I’m proving them wrong, though disgrace has had its challenges. The laboratory downtown is still closed to me, forcing me to hide in a crumbling shopping center at the heart of an abandoned suburb. The chemical fallout has left little uncontaminated.

But true science can never be denied.

I walk up the metal spines of the escalator, my fingers gripping the brittle rubber handrail for balance. Even after ten years, I wish the escalator would move. Troy is waiting for me, the only one who ever believed in my findings. I wrote paper after paper trying to convince the others, peer-reviewed by him. Now, he’s here to see me finally succeed.

Above me, copper-speckled vines tendril through the cracked windows and slither over the skylights. I dip a coupe glass into the makeshift pond in a display case. Irises lift their purple heads into the dusty air, roots thick as knucklebones, purifying the water into something drinkable. After so many long nights, I’d give almost anything for a cup of coffee, if only I could risk hunting for supplies outside the shopping center.

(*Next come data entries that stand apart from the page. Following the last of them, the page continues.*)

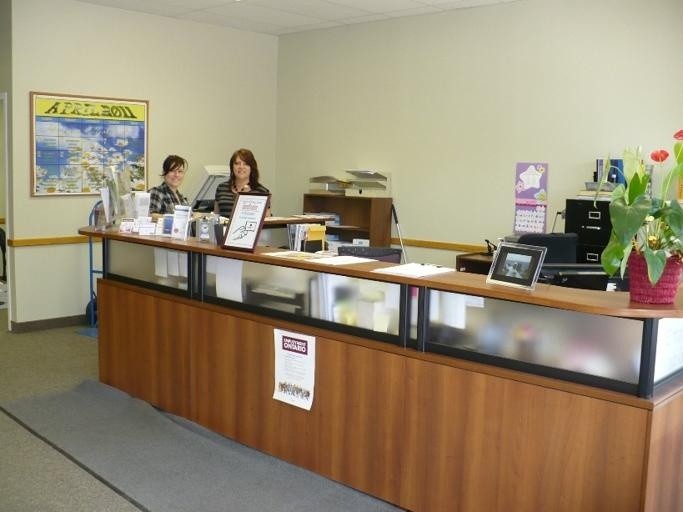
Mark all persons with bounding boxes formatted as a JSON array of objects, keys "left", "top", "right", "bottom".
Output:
[
  {"left": 148, "top": 155, "right": 202, "bottom": 221},
  {"left": 505, "top": 261, "right": 521, "bottom": 278},
  {"left": 214, "top": 151, "right": 273, "bottom": 218}
]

But there’s no time—I’m too close to saving the human race. In a porcelain serving bowl, the moonglow lichen is finally accepting the algae. It’s a delicate courtship. The contents glitter like a cosmos turned liquid, palest silver streaked with iridescent blue, thanks to their light-capturing molecules called chromophores.

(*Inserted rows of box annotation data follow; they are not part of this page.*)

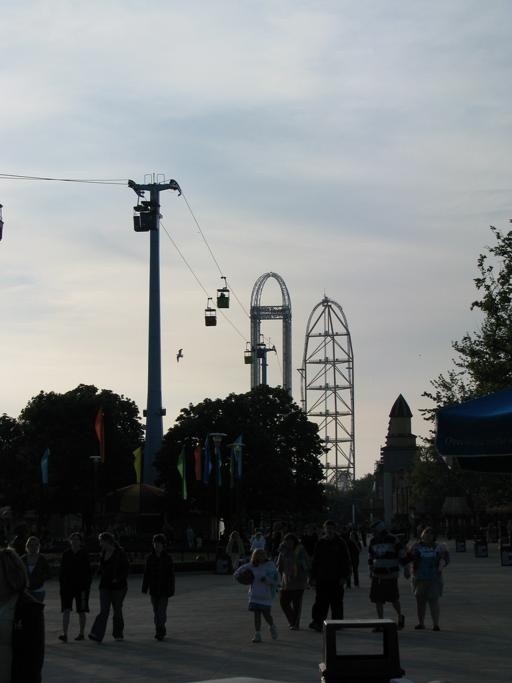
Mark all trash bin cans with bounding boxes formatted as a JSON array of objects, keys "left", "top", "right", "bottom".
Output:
[
  {"left": 499, "top": 537, "right": 511, "bottom": 564},
  {"left": 474, "top": 534, "right": 487, "bottom": 557},
  {"left": 318, "top": 619, "right": 406, "bottom": 682},
  {"left": 455, "top": 533, "right": 466, "bottom": 552}
]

I always knew the answer lay in saprophytes, microorganisms I selected for their ability to feed on decaying organic matter. The algae blooms and nourishes the fungi, while the fungi gather moisture to protect the algae.

Despite occasional power outages, I’ve kept him viable in a beverage fridge in the old food court . Moss and lichen are tucked into the cavities of his body. Filaments of hyphae fill his lungs and run through his veins. He is fallow, gathering strength, waiting to fulfill his purpose.

His skin is mottled gray and green, gleaming faintly blue in places. Tiny red stems of bonfire moss lift from his head, replacing the hair that has long since gone. I run a finger along the feathery surface, willing them to recognize me.

“You will be the salvation.” I study his green-hued cheek, swollen and spongy with life. Last night, I brushed his gums with algae, testing whether they would be able to survive.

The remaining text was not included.